In this study, 35 ARF genes have been identified in the maize genome, which is higher than in Arabidopsis (23), rice (25) and grapevine (20). Therefore, gene duplication can play an important role in a succession of genomic rearrangements and expansions (Vision et al. 2000). Gene duplication included tandem and segmental duplication events, but tandem duplication is an on-going process in poplar genome evolution, whereby two or more genes are located in the same chromosome. Gene duplication between different chromosomes and the same clades are designated as segmental duplication events. This has been found in rice and tandem duplication has been reported in Arabidopsis (Lynch and Conery 2000; Simillion et al. 2002; Raes et al. 2003; Wang et al. 2005). 60% of these duplications may help maize to evolve distinct properties from other angiosperms. However, the 35 ZmARF genes were distributed on the 10 maize chromosomes without obvious hot spots in chromosomes.

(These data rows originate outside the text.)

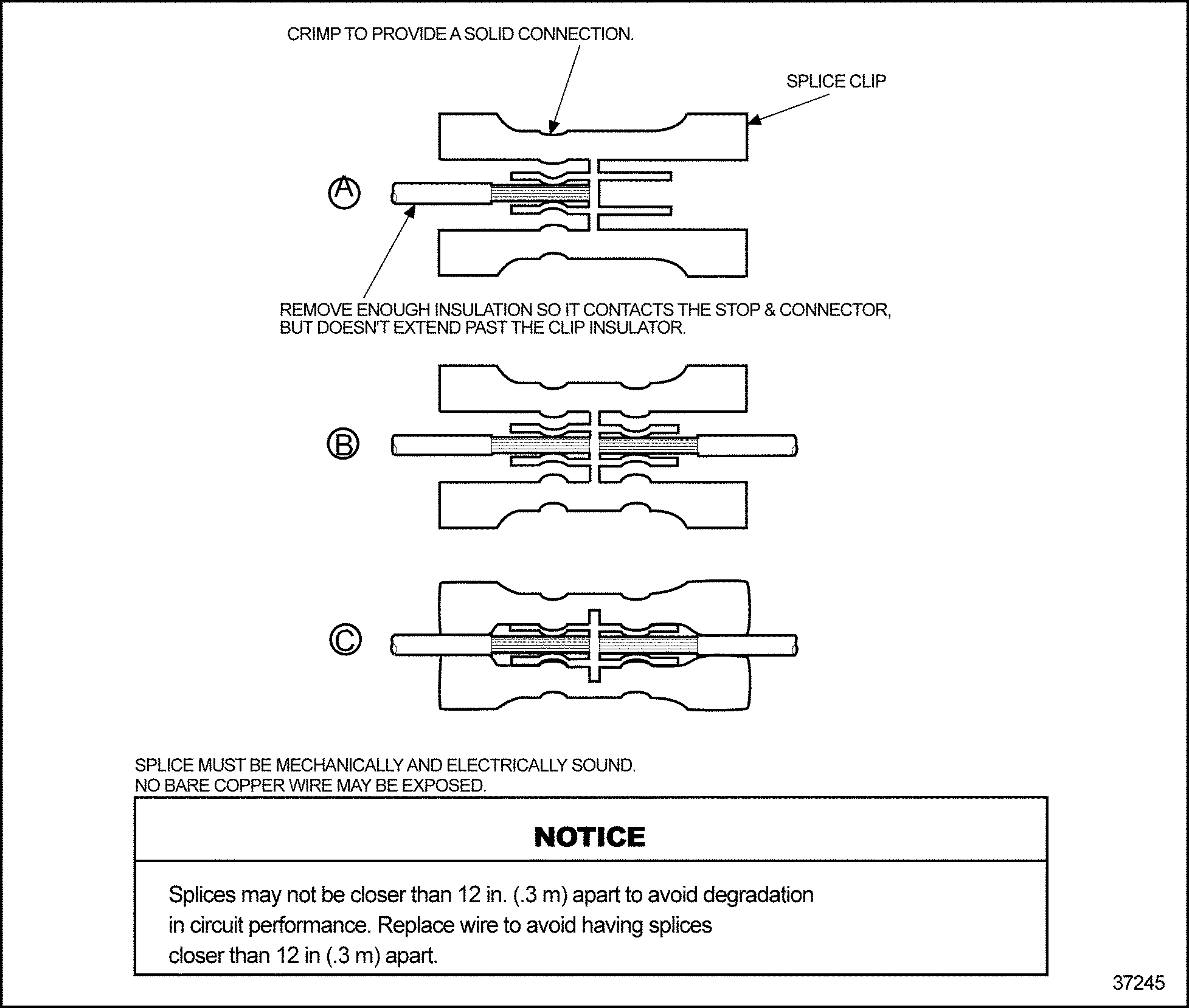 CRIMP TO PROVIDE A SOLID CONNECTION.

SPLICE CLIP

A

REMOVE ENOUGH INSULATION SO IT CONTACTS THE STOP & CONNECTOR, BUT DOESN'T EXTEND PAST THE CLIP INSULATOR.

B

C

SPLICE MUST BE MECHANICALLY AND ELECTRICALLY SOUND.
NO BARE COPPER WIRE MAY BE EXPOSED.

NOTICE

Splices may not be closer than 12 in. (.3 m) apart to avoid degradation in circuit performance. Replace wire to avoid having splices closer than 12 in (.3 m) apart.

37245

In maize, 35 ZmARF genes were divided into four categories and 12 sister pairs were formed. Only 3 of these pairs diverged from their corresponding chromosomal locations on chromosomes 3 (ZmARF8 and 9), 5 (ZmARF20 and 21), and 6 (ZmARF25 and 26). The remaining nine sister pairs were located chromosomes 1 and 5 (ZmARF4 and 17), 1 and 10 (ZmARF1 and 35), 3 and 6 (ZmARF12 and 27), 3 and 8 (ZmARF10 and 29), 4 and 5 (ZmARF14 and 22), 2 and 10 (ZmARF5 and 34, ZmARF6 and 33), and 5 and 6 (ZmARF 18 and 24, ZmARF19 and 23). We found that segmental duplication was common in ZmARF genes. The 12 ZmARF sister pairs were the result of the interaction between two kinds of replication events to expand ZmARF number, which were significantly different than for Arabidopsis and rice.

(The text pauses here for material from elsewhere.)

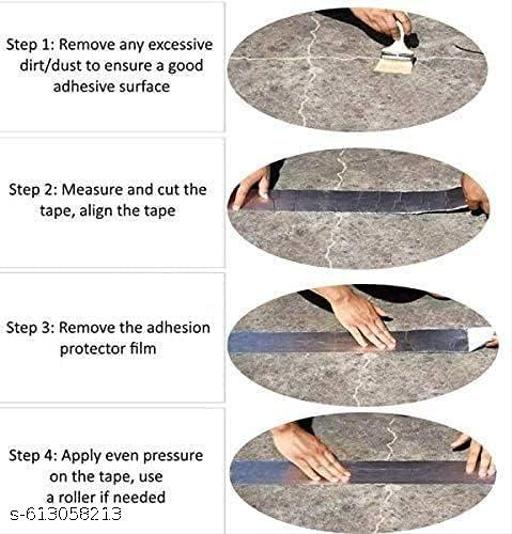 Step 1: Remove any excessive dirt/dust to ensure a good adhesive surface

Step 2: Measure and cut the tape, align the tape

Step 3: Remove the adhesion protector film

Step 4: Apply even pressure on the tape, use a roller if needed

s-613058213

Analysis of the conserved motifs indicated that 23 of 35 ZmARF proteins contain domains III and IV, which were also found in the C-terminus of Aux/IAAs. These domains have been shown to mediate both homo- and hetro-dimerization between members of the Aux/IAA and ARF families (Kim et al. 1997). Several interesting points arise from these phylogenies. Seven out of nine ZmARF sister pairs and 9 single ZmARFs related to domains III, and IV in the Aux/IAA family (Fig. 6). ARF1 carboxyl terminus has also been shown to interact with Aux/IAA proteins in a yeast one-hybrid screen, and these interactions probably occur through conserved domains III and IV in the carboxyl termini of these proteins. Both ARF and Aux/IAA families were transcriptional regulators, specially affected auxin signaling transduction (Reed 2001). It has therefore been hypothesized that the Aux/IAA proteins regulate transcription by modifying ARF activity (Guilfoyle et al. 1998a, b).

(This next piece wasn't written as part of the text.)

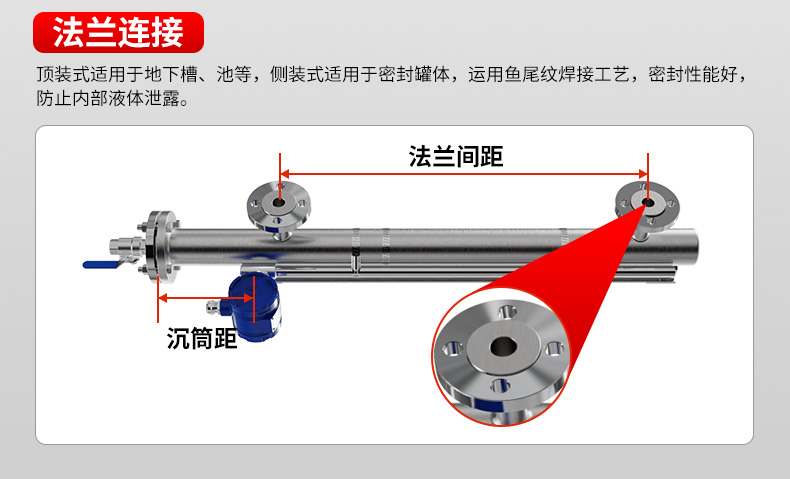 法兰连接

顶装式适用于地下槽、池等，侧装式适用于密封罐体，运用鱼尾纹焊接工艺，密封性能好，防止内部液体泄露。

法兰间距

沉筒距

Potential gene expression patterns were determined using our and NCBI EST databases. Most ZmARF genes were expressed in specifical tissues and organs, while 7 ZmARF genes had no expression specifically in our EST database but were identified in mixed tissues through NCBI EST database. Whether these gene expressions were induced by the outside, for example, light-induced and external growth hormone treatment has become a research focus. It has been reported that RT–PCR method was used in Semi-quantitative analysis of ARF genes in Arabidopsis and rice. (Okushima et al. 2005; Overvoorde et al. 2005; Wang et al. 2007). Additionally, different growth environments may also affect the functional prediction in theory. The comparative and phylogenetic analyses of the ZmARF gene family and the expression and structure analysis of ZmARF proteins will lay the foundation for further functional studies.